Your basic projectile weapon has unlimited ammo, and your double-jump can damage enemies. That's enough to get by, but the random power-ups are where things get interesting. The chests scattered around the levels will provide a lot more firepower, but the ammo is limited. You've got machine guns, lasers, shotguns, and more.
You can boost your chances of reaching the top of the tower by unlocking more powerful suits. The gems you collect from slain enemies are used to unlock the suits, each of which has one or more special abilities. Some grant you more HP, while others boost the effectiveness of your weapons. There are 25 in total, and you should be able to get a few unlocked after just a few levels.
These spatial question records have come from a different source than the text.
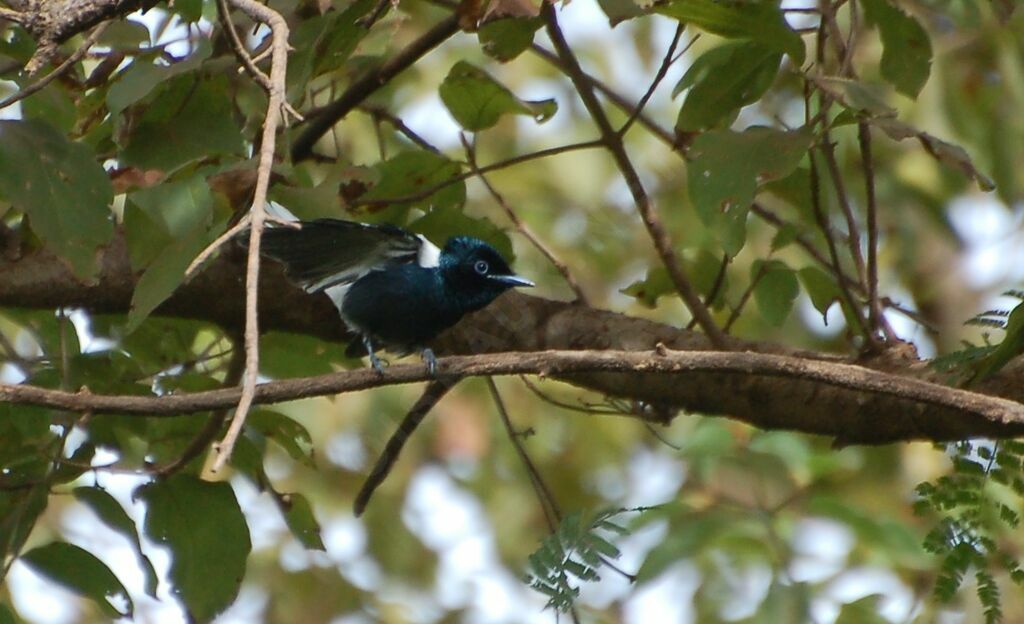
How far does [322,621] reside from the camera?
653 cm

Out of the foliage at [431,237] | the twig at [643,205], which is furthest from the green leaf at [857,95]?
the twig at [643,205]

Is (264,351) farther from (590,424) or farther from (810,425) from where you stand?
(590,424)

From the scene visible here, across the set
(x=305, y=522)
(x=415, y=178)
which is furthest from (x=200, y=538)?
(x=415, y=178)

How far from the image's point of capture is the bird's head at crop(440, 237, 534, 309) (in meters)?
3.51

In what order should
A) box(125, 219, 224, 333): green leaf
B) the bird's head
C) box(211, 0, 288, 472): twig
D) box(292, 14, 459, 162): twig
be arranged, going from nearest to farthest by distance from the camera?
box(211, 0, 288, 472): twig → box(125, 219, 224, 333): green leaf → box(292, 14, 459, 162): twig → the bird's head

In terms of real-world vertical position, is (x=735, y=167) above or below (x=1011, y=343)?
above

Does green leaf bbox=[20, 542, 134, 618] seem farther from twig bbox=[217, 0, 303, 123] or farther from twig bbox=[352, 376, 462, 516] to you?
twig bbox=[217, 0, 303, 123]

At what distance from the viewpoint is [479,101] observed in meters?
3.30

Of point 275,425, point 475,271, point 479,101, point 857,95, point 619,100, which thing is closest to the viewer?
point 857,95

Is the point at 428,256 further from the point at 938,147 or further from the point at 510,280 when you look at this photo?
the point at 938,147

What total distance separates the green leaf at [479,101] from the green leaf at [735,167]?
0.72 m

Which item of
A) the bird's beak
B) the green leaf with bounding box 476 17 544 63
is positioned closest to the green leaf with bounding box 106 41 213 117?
the green leaf with bounding box 476 17 544 63

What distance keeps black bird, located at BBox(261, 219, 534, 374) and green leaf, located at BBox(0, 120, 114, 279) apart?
71 cm

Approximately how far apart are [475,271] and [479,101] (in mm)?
479
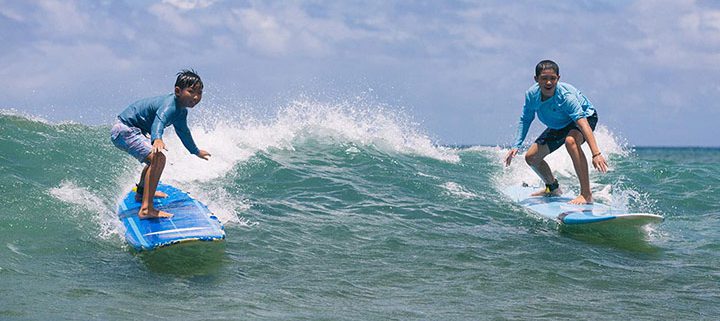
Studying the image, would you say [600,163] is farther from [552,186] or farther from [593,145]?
[552,186]

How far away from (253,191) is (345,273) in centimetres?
426

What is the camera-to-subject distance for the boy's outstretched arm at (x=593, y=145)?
813 centimetres

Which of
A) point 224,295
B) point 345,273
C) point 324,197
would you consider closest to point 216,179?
point 324,197

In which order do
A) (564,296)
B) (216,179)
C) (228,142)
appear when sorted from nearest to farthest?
(564,296), (216,179), (228,142)

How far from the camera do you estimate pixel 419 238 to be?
27.8 feet

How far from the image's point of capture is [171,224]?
723 centimetres

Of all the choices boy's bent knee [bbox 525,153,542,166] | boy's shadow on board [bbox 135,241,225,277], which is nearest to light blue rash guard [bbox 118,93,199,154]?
boy's shadow on board [bbox 135,241,225,277]

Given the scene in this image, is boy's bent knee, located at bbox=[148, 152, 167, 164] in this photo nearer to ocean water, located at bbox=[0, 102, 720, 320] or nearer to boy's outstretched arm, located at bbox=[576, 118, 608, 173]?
ocean water, located at bbox=[0, 102, 720, 320]

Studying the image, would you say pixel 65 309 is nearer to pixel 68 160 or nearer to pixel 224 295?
pixel 224 295

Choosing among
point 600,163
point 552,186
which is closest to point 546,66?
point 600,163

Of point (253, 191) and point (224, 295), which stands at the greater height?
point (253, 191)

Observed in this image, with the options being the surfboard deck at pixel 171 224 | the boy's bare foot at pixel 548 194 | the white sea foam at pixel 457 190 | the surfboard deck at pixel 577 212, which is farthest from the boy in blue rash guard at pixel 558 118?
the surfboard deck at pixel 171 224

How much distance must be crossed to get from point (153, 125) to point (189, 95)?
1.45ft

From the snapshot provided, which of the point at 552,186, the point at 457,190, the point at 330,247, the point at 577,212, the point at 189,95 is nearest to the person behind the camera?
the point at 189,95
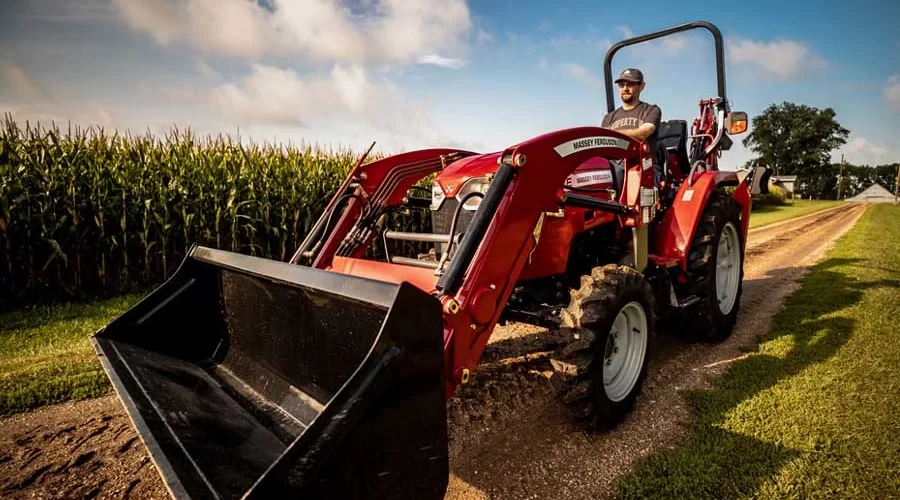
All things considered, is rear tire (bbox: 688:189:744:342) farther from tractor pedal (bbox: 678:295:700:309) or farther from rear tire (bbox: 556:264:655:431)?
rear tire (bbox: 556:264:655:431)

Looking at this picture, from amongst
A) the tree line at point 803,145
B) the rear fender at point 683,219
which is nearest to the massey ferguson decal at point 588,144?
the rear fender at point 683,219

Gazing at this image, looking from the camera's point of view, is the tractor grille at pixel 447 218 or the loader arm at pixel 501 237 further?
the tractor grille at pixel 447 218

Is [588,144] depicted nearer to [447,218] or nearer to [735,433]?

Tower Fortress has retro graphics, which is no surprise given it's a roguelike game from Nitrome. The sprites and environment are roughly SNES-level. The game plays very smoothly, though. The graphics are simple, but it's worth mentioning I've had no performance issues on any devices.
Tower Fortress is free to play, as long as you don't mind the occasional ad in between levels. A single $4.99 in-app purchase gets rid of them forever.
Developer Snapbreak has launched a handful of atmospheric puzzlers in the last year, the most popular of which was Faraway. Its latest game is a sequel called Faraway 2: Jungle Escape. The first game was set in a desert, and this one is (obviously) in a jungle environment. The gameplay is mostly the same, which is a good thing.
Faraway 2 is an exploration-based puzzler in the vein of Myst or (more recently) The Room. You navigate the lush world of Faraway 2 by tapping on the area you want to explore. Faraway 2 is a first-person game, so you can also swipe to look around in many parts of the level (indicated by the arched arrow at the top of the screen).
When you get in close to a puzzle, you often need to refer back to something you saw previously. That's why the game's built-in camera function is so handy. Whenever you see something you think might be important, tap the camera button to take a photo. You can tap on the stack of pics at the top of the screen to page through them without going all the way back to look at the object.
The puzzles are well designed, but I wouldn't put this on the same level as The Room in terms of cleverness. It's still a good time and challenging enough that you won't just blaze through the entire game. Many of the puzzles involve manipulating tiles or levers to line up objects in the world. Sometimes you need to collect objects that act like keys to unlock new areas of the level as well.
Faraway has a distinctive low-poly style with bright colors and great level design. You wouldn't think a game such simple textures would look so good, but Faraway 2 is gorgeous. I especially love the ruins that are filled with bizarre and esoteric contraptions.
Faraway 2 is completely free to play for the first nine levels. After that, you can unlock the full game with a single in-app purchase of $3.49.